Le torchon brûle entre opticiens et ophtalmologues
Les opticiens sont en colère et ils le font savoir. Plus de 1500 opticiens se sont rassemblés ce matin devant le Parlement. Ils pointent du doigt la nouvelle version du projet de loi 45.13 relatif à l’exercice des professions de rééducation, de réadaptation et de réhabilitation fonctionnelle des opticiens lunetiers.
Le Syndicat national professionnel des opticiens du Maroc (SNPOM) a observé aujourd’hui, mardi 2 juillet, une grève générale. Il a également organisé une marche nationale depuis le ministère de la santé jusqu’au Parlement.
Les opticiens pointent du doigt l’amendement de l’article 6 du projet de loi 45-13, relatif à l’exercice des professions de rééducation, de réadaptation et de réhabilitation fonctionnelle des opticiens lunetiers. Que reprochent ces professionnels à ce texte de loi ?
Selon les grévistes, ce texte les prive de leur droit à « mesurer l’acuité visuelle pour la correction réfractive ». Ce texte de loi stipule que « l’opticien-lunetier ne délivre aucun dispositif médical d’optique sans prescription médicale dans certains cas ». Il s’agit notamment des sujets de moins de 16 ans, quand l’acuité visuelle est inférieure ou égale à 6/10 après correction ou encore en cas des amétropies fortes et presbyties en discordance avec l’âge.
Le texte initial autorisant les opticiens à pratiquer l’examen d’acuité visuelle a été supprimé du projet de loi au dernier moment par le ministre de la santé Anas Doukkali, alors que le texte de loi avait déjà été validé par les deux chambres du Parlement.
Commence alors la grogne des opticiens. Une série de manifestations a été menée depuis le 7 mai dernier, le SNPOM avait tenu ce jour-là sa première grève générale visant à faire valoir le rôle de l’opticien dans le système de santé.
Sa présidente Mina Ahkim défend avec ardeur sa revendication « légitime ». « L’opticien marocain jouit d’une bonne formation. Il a été formé pour pouvoir mesurer l’acuité visuelle pour la correction réfractive sans aucun danger sur la santé du citoyen. Il dispose d’un bac+3 de formation en optique et en optométrie, ce qui lui permet de faire cette tâche, d’ailleurs, c’est ce qui se fait dans tous les pays européens », souligne-t-elle dans une déclaration à Maroc Diplomatique.
Et de poursuivre : « Nos opticiens sont issus d’éminentes écoles privées marocaines et de l’université Cadi Ayyad de Marrakech. Ils sont très sollicités dans les pays du golfe. Je trouve que c’est décevant qu’aujourd’hui au Maroc, ces professionnels n’ont plus le droit de faire cette prérogative ! ».

• _DONNÉES À ANALYSER_
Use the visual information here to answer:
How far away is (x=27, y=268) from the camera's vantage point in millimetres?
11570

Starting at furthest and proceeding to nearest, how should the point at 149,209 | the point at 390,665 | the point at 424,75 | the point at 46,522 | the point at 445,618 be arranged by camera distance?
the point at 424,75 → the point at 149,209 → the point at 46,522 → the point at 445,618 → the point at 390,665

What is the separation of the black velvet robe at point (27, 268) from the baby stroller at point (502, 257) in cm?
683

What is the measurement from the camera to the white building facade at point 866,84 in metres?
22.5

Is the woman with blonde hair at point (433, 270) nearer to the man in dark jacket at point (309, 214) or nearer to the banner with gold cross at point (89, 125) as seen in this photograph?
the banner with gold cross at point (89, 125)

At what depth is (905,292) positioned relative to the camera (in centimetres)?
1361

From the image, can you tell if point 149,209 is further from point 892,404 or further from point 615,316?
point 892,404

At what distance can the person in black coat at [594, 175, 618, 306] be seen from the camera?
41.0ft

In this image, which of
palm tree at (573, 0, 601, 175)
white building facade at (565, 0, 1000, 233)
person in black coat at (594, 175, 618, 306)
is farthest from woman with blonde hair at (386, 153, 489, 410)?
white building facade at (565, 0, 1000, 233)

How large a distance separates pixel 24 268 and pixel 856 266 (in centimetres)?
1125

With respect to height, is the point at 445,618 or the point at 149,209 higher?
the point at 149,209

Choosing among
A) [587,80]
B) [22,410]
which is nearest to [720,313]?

• _MISE EN PRATIQUE_
1 - Répondez aux questions suivantes à partir de l'article sur la colère des opticiens.
(a) Combien d'opticiens se sont rassemblés devant le Parlement ?
(b) Quel ministre a supprimé le texte initial du projet de loi ?
(c) À quelle date le SNPOM a-t-il tenu sa première grève générale ?
2 - Rédigez la suite de l'article sur la colère des opticiens.
Les entrées n'ont aucun rapport avec l'article sur la colère des opticiens.

• _RÉPONSES PROPOSÉES_
1 -
(a) Plus de 1500 opticiens.
(b) Le ministre de la santé Anas Doukkali.
(c) Le 7 mai.

2 -
Cette syndicaliste n’a pas hésité à pointer du doigt le « lobby » des médecins ophtalmologues du secteur privé qui serait à l’origine de ce nouvel amendement.
Cette professionnelle défend avec force le droit des opticiens d’exercer leur métier dignement. Elle estime que « l’opticien marocain a toujours répondu aux besoins du citoyen marocain et apporte une valeur ajoutée au système de santé national ». « C’est injuste de lui interdire la réfraction optique », martèle-t-elle.
Les ophtalmologues ne voient pas les choses de cet œil. Le professeur Abdelouahed Amraoui, ex-président de la société marocaine d’ophtalmologie affirme à Maroc Diplomatique que « le rôle de l’opticien se limite à l’exécution de l’ordonnance de l’ophtalmologue, sans rentrer dans la mesure de l’acuité visuelle, qui est un acte purement médical». Depuis l’amendement de l’article 6 du projet de loi 45-13, la situation est devenue très tendue entre les ophtalmologues et les opticiens.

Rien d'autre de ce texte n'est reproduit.